(Rows of spatial question data)
══════
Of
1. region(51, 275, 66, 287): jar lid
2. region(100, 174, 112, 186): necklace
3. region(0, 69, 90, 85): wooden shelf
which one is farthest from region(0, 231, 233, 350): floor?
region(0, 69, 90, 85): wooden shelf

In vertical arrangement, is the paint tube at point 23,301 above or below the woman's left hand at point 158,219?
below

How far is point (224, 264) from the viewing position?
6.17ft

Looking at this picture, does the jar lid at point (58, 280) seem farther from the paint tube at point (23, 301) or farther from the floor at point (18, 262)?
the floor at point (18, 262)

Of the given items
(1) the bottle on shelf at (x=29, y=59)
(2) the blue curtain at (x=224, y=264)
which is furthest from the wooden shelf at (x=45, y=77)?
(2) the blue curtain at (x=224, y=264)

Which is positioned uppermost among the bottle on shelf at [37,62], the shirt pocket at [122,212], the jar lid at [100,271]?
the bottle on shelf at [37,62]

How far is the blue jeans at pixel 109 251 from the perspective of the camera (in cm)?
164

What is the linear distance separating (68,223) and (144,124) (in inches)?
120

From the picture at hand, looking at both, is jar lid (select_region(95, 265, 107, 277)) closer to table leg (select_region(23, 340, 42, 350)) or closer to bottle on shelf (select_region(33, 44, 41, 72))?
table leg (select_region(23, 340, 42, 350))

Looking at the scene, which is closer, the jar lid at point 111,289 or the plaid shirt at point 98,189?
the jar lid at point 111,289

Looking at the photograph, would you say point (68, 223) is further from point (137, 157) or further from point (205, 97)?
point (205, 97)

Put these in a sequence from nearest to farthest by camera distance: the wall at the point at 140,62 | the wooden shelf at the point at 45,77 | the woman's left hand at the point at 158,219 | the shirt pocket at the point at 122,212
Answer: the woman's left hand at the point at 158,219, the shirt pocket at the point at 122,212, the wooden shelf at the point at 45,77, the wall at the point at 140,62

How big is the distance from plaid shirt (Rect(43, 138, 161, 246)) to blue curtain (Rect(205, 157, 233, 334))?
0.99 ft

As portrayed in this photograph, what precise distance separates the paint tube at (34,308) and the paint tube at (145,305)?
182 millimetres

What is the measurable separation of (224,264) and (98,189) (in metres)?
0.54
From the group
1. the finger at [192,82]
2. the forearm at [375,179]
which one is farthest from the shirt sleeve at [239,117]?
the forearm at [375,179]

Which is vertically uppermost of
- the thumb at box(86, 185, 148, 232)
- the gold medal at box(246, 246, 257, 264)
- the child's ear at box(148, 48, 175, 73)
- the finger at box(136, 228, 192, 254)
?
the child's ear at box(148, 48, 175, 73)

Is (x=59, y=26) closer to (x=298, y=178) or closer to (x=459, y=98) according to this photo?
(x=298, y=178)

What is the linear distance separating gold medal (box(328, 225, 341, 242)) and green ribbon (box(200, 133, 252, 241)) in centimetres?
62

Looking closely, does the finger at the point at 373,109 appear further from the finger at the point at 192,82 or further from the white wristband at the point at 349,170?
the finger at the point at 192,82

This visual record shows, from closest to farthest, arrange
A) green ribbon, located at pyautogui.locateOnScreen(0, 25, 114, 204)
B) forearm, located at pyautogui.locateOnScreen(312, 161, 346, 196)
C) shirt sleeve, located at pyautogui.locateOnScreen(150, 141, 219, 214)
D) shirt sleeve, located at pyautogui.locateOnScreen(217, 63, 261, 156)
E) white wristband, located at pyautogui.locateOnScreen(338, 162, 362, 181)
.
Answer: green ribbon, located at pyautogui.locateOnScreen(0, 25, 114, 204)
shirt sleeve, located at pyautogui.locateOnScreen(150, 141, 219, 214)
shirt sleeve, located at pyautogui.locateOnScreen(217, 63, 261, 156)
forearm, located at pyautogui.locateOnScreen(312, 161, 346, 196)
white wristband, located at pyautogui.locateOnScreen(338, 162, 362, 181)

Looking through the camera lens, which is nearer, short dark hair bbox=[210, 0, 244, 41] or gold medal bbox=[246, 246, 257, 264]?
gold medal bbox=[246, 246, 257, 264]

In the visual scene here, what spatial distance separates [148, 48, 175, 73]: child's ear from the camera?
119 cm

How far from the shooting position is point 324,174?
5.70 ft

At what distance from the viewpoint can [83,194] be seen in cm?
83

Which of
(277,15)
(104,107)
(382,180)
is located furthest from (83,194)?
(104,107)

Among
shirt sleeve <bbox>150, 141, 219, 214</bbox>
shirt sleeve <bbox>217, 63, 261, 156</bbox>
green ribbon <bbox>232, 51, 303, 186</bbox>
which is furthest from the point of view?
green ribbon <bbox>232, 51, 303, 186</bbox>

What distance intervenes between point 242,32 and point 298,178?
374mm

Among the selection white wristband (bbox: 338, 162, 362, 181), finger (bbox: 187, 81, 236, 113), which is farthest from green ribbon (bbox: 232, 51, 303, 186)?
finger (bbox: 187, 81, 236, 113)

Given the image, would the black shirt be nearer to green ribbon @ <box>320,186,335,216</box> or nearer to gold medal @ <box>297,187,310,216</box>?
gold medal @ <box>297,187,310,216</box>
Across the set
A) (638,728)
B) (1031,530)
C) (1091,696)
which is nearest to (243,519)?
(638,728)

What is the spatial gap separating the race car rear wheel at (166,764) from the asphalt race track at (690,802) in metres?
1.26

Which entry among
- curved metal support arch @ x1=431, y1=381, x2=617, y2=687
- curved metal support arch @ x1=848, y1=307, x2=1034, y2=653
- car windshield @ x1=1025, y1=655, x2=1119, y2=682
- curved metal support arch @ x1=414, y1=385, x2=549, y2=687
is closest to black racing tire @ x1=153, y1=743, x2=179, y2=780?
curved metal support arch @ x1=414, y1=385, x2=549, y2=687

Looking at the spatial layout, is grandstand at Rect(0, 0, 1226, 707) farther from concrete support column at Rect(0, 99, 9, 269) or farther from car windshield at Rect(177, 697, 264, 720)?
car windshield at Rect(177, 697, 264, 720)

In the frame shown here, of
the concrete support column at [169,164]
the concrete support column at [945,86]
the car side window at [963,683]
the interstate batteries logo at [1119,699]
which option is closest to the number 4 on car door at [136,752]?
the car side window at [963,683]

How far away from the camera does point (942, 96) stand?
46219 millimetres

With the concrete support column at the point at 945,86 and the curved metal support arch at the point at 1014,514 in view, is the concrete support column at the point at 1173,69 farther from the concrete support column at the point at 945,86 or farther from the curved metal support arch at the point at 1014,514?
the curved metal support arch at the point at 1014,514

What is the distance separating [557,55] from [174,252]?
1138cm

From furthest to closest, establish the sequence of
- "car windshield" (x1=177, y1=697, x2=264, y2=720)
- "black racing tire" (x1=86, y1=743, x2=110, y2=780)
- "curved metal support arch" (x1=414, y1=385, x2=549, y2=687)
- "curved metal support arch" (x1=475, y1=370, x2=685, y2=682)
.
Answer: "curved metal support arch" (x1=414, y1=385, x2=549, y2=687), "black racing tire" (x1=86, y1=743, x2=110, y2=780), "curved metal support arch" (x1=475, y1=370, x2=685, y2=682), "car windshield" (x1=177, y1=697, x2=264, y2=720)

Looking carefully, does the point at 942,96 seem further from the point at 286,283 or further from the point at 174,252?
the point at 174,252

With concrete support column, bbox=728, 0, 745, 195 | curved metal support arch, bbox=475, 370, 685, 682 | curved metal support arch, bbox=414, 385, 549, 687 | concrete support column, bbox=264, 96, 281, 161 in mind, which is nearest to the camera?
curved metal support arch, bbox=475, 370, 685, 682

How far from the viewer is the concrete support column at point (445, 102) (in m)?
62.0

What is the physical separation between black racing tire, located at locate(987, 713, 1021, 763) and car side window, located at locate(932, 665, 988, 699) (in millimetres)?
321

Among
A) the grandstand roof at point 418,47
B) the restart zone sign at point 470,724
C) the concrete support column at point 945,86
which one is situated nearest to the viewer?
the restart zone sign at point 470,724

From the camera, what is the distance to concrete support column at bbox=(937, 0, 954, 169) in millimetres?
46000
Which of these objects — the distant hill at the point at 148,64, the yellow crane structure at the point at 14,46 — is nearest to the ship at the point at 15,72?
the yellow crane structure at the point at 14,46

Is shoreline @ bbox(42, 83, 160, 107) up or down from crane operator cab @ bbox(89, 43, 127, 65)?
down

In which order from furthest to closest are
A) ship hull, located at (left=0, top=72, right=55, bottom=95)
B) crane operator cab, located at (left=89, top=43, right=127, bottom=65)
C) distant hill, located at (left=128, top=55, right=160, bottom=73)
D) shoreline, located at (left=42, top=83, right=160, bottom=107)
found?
══════
_The exercise_: Return the line that contains "What is the distance separating" along with every line after it through the end of the entries, exactly, adding nothing.

_Task result_:
What is the distance separating [557,55] from [174,252]?
1138cm

From furthest to closest, establish the sequence of
- "car windshield" (x1=177, y1=697, x2=264, y2=720)
- "black racing tire" (x1=86, y1=743, x2=110, y2=780)
- "curved metal support arch" (x1=414, y1=385, x2=549, y2=687)
- "curved metal support arch" (x1=475, y1=370, x2=685, y2=682)
.
Answer: "curved metal support arch" (x1=414, y1=385, x2=549, y2=687), "black racing tire" (x1=86, y1=743, x2=110, y2=780), "curved metal support arch" (x1=475, y1=370, x2=685, y2=682), "car windshield" (x1=177, y1=697, x2=264, y2=720)

Looking carefully, does the point at 942,96 seem further from the point at 286,283 or further from the point at 174,252?
the point at 174,252

With concrete support column, bbox=728, 0, 745, 195 | curved metal support arch, bbox=475, 370, 685, 682 | curved metal support arch, bbox=414, 385, 549, 687 | concrete support column, bbox=264, 96, 281, 161 in mind, which is nearest to the camera?
curved metal support arch, bbox=475, 370, 685, 682

How far from the viewer is the concrete support column at point (445, 102) (in m)?
62.0

What is the physical separation between black racing tire, located at locate(987, 713, 1021, 763) and car side window, located at locate(932, 665, 988, 699) (in millimetres)?
321

Among
A) the grandstand roof at point 418,47
B) the restart zone sign at point 470,724
C) the concrete support column at point 945,86
which one is situated nearest to the viewer?
the restart zone sign at point 470,724

From the camera, what is the distance to concrete support column at bbox=(937, 0, 954, 169) in millimetres?
46000
Which of these objects — the distant hill at the point at 148,64, the yellow crane structure at the point at 14,46 — is nearest to the ship at the point at 15,72?
the yellow crane structure at the point at 14,46

Is shoreline @ bbox(42, 83, 160, 107) up or down from crane operator cab @ bbox(89, 43, 127, 65)?
down

In which order from furthest to closest are
A) ship hull, located at (left=0, top=72, right=55, bottom=95)
B) crane operator cab, located at (left=89, top=43, right=127, bottom=65)
C) distant hill, located at (left=128, top=55, right=160, bottom=73)
D) shoreline, located at (left=42, top=83, right=160, bottom=107)
found?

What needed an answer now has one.